Dafne le miró desde un extremo de la barra, secando concienzudamente un vaso
con un trapo. No debía mirarla demasiado para que ella no se asustara, para que
ella no pensara que Polo era uno de esos viejos babosos que no tienen nada
mejor que hacer que irse a un bar a mirar los culos de las camareras. Polo era
diferente. Polo era un hombre importante, aunque nadie le conociera.
Cuando terminaba Strangers in the Night, Polo vio que las
mesas del bar estaban mucho más llenas. Se alegró de que la música hubiera
triunfado, atrayendo a todos esos corazones al gran corazón de viento y cuerda.
Eran casi las once. Polo supo el número de copas que llevaba gracias a los cinco
húmedos círculos, casi concéntricos, que había dibujados sobre la barra. Dafne
se había recogido el pelo en una coleta y se abanicaba el rostro colorado con
la mano.
―Oye, bonita, ¿cómo te
llamas?
Ella se acercó a Polo,
esperando oír otra cosa.
―Digo que cómo te
llamas.
Polo se fijó en la
purpurina de sus párpados.
―Dafne –contestó ella,
sonriendo.
―¿Qué edad tienes?
―Veintidós, señor.
―Eres preciosa, ¿sabes?
Me habría gustado tener una hija como tú… tan guapa.
―Gracias, señor –dijo
Dafne, y se alejó rápidamente para atender la petición de otro cliente.
Era inútil perseguirla
con más preguntas. Polo sabía que no volvería a hablar más con ella,
sencillamente porque no habrían tenido nada más de qué hablar. Demasiado joven.
Polo miró sus manos de pianista fracasado, arrugadas y llenas de manchas. De
repente, Dafne volvió hacia él y le dijo: “No se preocupe por la cuenta, señor.

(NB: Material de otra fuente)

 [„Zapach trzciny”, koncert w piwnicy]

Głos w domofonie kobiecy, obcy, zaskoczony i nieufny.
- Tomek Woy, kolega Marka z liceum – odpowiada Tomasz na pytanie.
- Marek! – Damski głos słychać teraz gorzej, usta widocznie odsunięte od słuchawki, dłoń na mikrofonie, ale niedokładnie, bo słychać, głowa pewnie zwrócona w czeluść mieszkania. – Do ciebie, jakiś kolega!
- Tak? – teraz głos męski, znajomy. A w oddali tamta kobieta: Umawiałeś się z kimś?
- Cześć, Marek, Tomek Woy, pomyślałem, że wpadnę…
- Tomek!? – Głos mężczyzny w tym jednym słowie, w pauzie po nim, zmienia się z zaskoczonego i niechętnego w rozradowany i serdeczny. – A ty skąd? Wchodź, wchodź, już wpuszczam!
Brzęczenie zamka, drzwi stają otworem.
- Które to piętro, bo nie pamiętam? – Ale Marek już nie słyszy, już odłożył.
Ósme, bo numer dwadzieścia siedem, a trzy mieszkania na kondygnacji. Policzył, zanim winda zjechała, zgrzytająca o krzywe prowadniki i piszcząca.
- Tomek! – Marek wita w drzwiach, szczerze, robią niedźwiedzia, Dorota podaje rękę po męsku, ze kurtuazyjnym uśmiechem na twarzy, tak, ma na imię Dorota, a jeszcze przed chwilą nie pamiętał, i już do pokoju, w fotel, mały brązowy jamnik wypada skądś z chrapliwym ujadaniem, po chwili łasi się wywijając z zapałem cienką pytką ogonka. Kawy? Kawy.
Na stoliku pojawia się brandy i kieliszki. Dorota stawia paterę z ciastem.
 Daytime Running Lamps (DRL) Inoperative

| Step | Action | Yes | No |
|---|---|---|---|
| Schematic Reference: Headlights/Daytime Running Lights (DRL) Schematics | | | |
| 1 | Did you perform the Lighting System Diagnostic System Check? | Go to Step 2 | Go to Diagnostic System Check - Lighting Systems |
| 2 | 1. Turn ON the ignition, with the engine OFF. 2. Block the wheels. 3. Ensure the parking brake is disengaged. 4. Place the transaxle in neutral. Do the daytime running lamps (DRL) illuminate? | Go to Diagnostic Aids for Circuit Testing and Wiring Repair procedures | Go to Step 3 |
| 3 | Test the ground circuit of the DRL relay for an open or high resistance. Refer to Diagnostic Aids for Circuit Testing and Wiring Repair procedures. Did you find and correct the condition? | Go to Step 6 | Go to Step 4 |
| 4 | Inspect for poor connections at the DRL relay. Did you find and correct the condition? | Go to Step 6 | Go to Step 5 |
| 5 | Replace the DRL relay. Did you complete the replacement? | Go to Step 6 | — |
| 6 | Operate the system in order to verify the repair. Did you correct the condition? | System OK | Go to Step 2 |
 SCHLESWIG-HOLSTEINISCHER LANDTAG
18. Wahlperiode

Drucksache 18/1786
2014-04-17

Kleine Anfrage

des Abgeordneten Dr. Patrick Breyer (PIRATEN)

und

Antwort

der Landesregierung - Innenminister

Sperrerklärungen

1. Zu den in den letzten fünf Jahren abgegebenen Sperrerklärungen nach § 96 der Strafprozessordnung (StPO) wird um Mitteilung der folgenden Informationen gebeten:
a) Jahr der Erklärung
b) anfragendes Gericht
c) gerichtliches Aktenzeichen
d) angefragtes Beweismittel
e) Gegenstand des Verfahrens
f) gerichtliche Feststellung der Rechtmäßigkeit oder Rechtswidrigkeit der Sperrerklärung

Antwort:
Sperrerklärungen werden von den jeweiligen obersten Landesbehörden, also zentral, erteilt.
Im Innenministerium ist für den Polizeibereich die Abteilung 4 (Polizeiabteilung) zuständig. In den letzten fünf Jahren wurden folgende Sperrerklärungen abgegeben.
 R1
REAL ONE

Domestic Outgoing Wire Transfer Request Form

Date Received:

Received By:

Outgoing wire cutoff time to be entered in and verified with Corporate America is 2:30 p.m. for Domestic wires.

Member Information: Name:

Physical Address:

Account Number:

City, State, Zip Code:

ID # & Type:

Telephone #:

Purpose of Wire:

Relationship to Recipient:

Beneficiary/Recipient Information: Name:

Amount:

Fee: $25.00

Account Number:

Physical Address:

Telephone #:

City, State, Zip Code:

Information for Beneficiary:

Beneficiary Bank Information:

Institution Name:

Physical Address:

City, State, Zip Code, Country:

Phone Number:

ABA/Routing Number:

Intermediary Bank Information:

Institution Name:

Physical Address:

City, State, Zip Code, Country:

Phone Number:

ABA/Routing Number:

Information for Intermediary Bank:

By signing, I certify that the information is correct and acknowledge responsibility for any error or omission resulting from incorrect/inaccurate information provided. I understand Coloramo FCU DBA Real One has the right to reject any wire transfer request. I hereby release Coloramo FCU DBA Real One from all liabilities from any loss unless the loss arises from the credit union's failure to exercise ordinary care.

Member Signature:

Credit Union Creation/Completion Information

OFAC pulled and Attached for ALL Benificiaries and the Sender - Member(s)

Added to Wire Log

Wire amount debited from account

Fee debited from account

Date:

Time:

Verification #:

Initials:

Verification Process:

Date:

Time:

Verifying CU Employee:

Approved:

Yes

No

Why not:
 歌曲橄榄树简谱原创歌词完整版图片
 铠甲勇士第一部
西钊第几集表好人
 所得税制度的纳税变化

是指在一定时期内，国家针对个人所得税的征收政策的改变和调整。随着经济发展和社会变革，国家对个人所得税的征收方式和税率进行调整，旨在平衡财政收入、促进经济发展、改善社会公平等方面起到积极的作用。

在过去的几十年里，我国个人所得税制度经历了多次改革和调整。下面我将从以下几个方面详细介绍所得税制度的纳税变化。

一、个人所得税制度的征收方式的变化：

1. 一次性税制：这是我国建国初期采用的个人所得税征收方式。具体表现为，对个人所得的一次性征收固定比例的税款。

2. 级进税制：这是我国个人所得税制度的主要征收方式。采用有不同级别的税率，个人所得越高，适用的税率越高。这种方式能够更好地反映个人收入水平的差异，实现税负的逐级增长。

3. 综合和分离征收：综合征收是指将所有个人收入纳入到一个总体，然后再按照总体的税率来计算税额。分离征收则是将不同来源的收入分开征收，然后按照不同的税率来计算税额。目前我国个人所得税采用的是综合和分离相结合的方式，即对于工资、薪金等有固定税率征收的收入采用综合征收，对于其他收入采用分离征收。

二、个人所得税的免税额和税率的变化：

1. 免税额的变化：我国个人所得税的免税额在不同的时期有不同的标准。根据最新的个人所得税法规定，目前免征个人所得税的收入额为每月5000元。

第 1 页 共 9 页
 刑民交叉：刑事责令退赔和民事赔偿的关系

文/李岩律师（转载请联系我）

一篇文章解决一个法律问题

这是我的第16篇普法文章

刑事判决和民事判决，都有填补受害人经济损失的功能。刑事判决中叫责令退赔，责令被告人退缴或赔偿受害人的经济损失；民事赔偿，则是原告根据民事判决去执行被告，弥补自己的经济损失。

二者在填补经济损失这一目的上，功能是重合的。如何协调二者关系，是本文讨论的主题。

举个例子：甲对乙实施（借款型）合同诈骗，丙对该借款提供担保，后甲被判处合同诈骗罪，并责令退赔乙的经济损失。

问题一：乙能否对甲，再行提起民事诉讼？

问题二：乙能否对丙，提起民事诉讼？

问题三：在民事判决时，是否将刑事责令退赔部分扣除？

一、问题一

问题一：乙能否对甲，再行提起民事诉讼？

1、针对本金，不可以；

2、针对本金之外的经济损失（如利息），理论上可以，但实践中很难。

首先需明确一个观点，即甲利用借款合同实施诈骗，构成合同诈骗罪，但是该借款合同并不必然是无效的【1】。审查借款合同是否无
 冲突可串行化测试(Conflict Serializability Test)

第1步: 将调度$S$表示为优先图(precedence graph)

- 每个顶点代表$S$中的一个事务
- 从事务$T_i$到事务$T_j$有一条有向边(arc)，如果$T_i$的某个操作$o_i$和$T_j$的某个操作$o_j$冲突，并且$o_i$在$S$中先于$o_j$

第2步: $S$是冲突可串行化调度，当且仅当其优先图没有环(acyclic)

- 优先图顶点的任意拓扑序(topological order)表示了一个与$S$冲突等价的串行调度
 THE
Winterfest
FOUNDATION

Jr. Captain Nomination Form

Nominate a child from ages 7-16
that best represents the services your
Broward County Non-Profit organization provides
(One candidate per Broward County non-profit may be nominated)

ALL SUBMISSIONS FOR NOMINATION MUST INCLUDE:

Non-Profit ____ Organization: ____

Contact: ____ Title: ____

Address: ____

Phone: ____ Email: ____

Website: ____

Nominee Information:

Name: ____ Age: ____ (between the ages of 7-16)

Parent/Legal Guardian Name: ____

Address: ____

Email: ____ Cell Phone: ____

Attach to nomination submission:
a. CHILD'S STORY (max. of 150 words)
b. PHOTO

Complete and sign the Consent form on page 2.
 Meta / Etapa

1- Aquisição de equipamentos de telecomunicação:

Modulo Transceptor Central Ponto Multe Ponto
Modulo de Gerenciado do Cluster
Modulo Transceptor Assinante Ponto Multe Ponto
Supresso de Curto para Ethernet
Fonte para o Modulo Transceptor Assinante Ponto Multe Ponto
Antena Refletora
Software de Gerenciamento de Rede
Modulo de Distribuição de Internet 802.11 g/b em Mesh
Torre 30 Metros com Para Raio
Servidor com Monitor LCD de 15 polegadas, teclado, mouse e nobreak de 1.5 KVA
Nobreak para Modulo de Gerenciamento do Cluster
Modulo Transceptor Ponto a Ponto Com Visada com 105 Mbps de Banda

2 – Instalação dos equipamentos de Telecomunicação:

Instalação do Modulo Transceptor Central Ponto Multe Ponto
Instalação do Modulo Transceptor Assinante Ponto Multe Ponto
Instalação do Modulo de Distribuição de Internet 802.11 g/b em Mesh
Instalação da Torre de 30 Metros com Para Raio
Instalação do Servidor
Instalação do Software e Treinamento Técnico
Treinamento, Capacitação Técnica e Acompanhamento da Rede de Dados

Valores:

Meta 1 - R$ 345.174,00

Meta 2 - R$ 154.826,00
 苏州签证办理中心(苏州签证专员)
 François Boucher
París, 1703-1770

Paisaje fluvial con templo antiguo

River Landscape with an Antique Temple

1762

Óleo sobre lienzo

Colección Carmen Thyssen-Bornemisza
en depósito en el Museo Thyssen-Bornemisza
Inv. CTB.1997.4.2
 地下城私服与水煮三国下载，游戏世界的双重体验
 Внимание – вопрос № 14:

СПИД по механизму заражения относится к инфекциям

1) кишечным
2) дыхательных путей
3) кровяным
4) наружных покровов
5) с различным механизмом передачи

Es nuestro día de inauguración. Hoy invita la casa”. A Polo le pareció que
Dafne le había guiñado un ojo. Polo trató de sonreírla con dulzura, con
verdadera dulzura. Ella se percató y también le sonrió, aunque con más
protocolo que sentimiento.
Un poco más tarde, o
quizá mucho más tarde (el jazz sacaba a Polo fuera del tiempo), Dafne se soltó
la coleta, sacudió la cabeza con un movimiento libre y suntuoso de su pelo
rubio, se puso un abrigo y se marchó. Polo se quedó en su taburete
completamente quieto, dejando que aquello sucediera, observando sus propias
ganas de impedir que aquello sucediera, y luego volvió a prestar atención a la
música, a la música remota, huérfana, ajena. Le pareció cómico que fuera Love Story, precisamente, la canción que
cerrara el concierto de esa noche, y cuando sus pies pisaron de nuevo el suelo
de la calle, buscó desesperadamente una señal que le revelara por dónde había
ido Dafne. Ni las paredes de cal, ni el tren de cercanías que pasaba a lo
lejos, ni el gesto del vagabundo que trataba de dormir con viejas mantas le
dijeron absolutamente nada. Solamente el árbol, ese árbol que desprendía un
potente magnetismo, ese árbol que encontró en la Plaza de Monteagudo parecía
querer decírselo. Se acercó a él y puso una oreja sobre el tronco. A Polo no le
gustaba la botánica y no tenía ni idea de árboles. Así que no pudo saber (y
nunca supo) que ese árbol era un laurel.